Re: [PATCH 5/9] migrate: enable migrate_pages() to migrate hugepage

Naoya Horiguchi <n-horiguchi@xxxxxxxxxxxxx> · Mon, 18 Mar 2013 20:07:16 -0400

On Mon, Mar 18, 2013 at 04:40:57PM +0100, Michal Hocko wrote:
> On Thu 21-02-13 14:41:44, Naoya Horiguchi wrote:
> > This patch extends check_range() to handle vma with VM_HUGETLB set.
> > With this changes, we can migrate hugepage with migrate_pages(2).
> > Note that for larger hugepages (covered by pud entries, 1GB for
> > x86_64 for example), we simply skip it now.
> > 
> > Signed-off-by: Naoya Horiguchi <n-horiguchi@xxxxxxxxxxxxx>
> > ---
> >  include/linux/hugetlb.h |  6 ++++--
> >  mm/hugetlb.c            | 10 ++++++++++
> >  mm/mempolicy.c          | 46 ++++++++++++++++++++++++++++++++++------------
> >  3 files changed, 48 insertions(+), 14 deletions(-)
> > 
> > diff --git v3.8.orig/include/linux/hugetlb.h v3.8/include/linux/hugetlb.h
> > index 8f87115..eb33df5 100644
> > --- v3.8.orig/include/linux/hugetlb.h
> > +++ v3.8/include/linux/hugetlb.h
> > @@ -69,6 +69,7 @@ void hugetlb_unreserve_pages(struct inode *inode, long offset, long freed);
> >  int dequeue_hwpoisoned_huge_page(struct page *page);
> >  void putback_active_hugepage(struct page *page);
> >  void putback_active_hugepages(struct list_head *l);
> > +void migrate_hugepage_add(struct page *page, struct list_head *list);
> >  void copy_huge_page(struct page *dst, struct page *src);
> >  
> >  extern unsigned long hugepages_treat_as_movable;
> > @@ -88,8 +89,8 @@ struct page *follow_huge_pmd(struct mm_struct *mm, unsigned long address,
> >  				pmd_t *pmd, int write);
> >  struct page *follow_huge_pud(struct mm_struct *mm, unsigned long address,
> >  				pud_t *pud, int write);
> > -int pmd_huge(pmd_t pmd);
> > -int pud_huge(pud_t pmd);
> > +extern int pmd_huge(pmd_t pmd);
> > +extern int pud_huge(pud_t pmd);
> 
> extern is not needed here.

OK.

> >  unsigned long hugetlb_change_protection(struct vm_area_struct *vma,
> >  		unsigned long address, unsigned long end, pgprot_t newprot);
> >  
> > @@ -134,6 +135,7 @@ static inline int dequeue_hwpoisoned_huge_page(struct page *page)
> >  
> >  #define putback_active_hugepage(p) 0
> >  #define putback_active_hugepages(l) 0
> > +#define migrate_hugepage_add(p, l) 0
> >  static inline void copy_huge_page(struct page *dst, struct page *src)
> >  {
> >  }
> > diff --git v3.8.orig/mm/hugetlb.c v3.8/mm/hugetlb.c
> > index cb9d43b8..86ffcb7 100644
> > --- v3.8.orig/mm/hugetlb.c
> > +++ v3.8/mm/hugetlb.c
> > @@ -3202,3 +3202,13 @@ void putback_active_hugepages(struct list_head *l)
> >  	list_for_each_entry_safe(page, page2, l, lru)
> >  		putback_active_hugepage(page);
> >  }
> > +
> > +void migrate_hugepage_add(struct page *page, struct list_head *list)
> > +{
> > +	VM_BUG_ON(!PageHuge(page));
> > +	get_page(page);
> > +	spin_lock(&hugetlb_lock);
> 
> Why hugetlb_lock?
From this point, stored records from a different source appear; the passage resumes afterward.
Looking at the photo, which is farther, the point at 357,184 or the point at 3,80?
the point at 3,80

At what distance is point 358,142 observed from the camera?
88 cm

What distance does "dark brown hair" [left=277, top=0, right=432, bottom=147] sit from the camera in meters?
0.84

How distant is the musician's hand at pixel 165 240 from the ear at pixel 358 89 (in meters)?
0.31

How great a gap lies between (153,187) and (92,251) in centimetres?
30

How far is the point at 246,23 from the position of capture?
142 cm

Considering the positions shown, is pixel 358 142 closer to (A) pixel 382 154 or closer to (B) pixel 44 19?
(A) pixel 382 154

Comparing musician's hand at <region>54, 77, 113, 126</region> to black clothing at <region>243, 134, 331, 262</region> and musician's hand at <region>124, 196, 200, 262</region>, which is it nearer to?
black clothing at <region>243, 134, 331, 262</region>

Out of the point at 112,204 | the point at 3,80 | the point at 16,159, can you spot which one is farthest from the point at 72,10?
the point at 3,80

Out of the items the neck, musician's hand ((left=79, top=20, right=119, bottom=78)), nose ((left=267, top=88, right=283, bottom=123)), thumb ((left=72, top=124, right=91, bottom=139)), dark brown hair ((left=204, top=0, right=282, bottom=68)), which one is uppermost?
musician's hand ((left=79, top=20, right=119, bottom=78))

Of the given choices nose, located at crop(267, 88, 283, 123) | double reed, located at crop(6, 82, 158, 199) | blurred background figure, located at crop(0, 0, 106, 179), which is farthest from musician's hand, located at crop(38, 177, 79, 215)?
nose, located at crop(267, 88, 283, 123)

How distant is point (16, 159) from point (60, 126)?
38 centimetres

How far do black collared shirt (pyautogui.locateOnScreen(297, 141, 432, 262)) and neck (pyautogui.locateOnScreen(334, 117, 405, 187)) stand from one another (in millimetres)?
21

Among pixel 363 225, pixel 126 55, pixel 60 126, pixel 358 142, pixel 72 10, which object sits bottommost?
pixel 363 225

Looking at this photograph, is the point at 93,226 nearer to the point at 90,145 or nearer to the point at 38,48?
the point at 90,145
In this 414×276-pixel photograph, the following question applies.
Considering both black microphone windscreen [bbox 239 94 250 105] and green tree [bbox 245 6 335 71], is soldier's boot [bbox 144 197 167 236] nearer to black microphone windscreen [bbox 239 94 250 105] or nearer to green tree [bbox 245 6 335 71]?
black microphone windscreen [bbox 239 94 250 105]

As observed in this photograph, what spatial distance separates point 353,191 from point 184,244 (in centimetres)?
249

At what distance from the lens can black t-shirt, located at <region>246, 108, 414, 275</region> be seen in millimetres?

Comment for this lock says that it protects
> hugepage_freelists, nr_huge_pages, and free_huge_pages.

I think that this comment is out of date and hugepage_activelists,
which was introduced recently, should be protected because this
patchset adds is_hugepage_movable() which runs through the list.
So I'll update the comment in the next post.

> > +	list_move_tail(&page->lru, list);
> > +	spin_unlock(&hugetlb_lock);
> > +	return;
> > +}
> > diff --git v3.8.orig/mm/mempolicy.c v3.8/mm/mempolicy.c
> > index e2df1c1..8627135 100644
> > --- v3.8.orig/mm/mempolicy.c
> > +++ v3.8/mm/mempolicy.c
> > @@ -525,6 +525,27 @@ static int check_pte_range(struct vm_area_struct *vma, pmd_t *pmd,
> >  	return addr != end;
> >  }
> >  
> > +static void check_hugetlb_pmd_range(struct vm_area_struct *vma, pmd_t *pmd,
> > +		const nodemask_t *nodes, unsigned long flags,
> > +				    void *private)
> > +{
> > +#ifdef CONFIG_HUGETLB_PAGE
> > +	int nid;
> > +	struct page *page;
> > +
> > +	spin_lock(&vma->vm_mm->page_table_lock);
> > +	page = pte_page(huge_ptep_get((pte_t *)pmd));
> > +	spin_unlock(&vma->vm_mm->page_table_lock);
> 
> I am a bit confused why page_table_lock is used here and why it doesn't
> cover the page usage.

I expected this function to do the same for pmd as check_pte_range() does
for pte, but the above code didn't do it. I should've put spin_unlock
below migrate_hugepage_add(). Sorry for the confusion.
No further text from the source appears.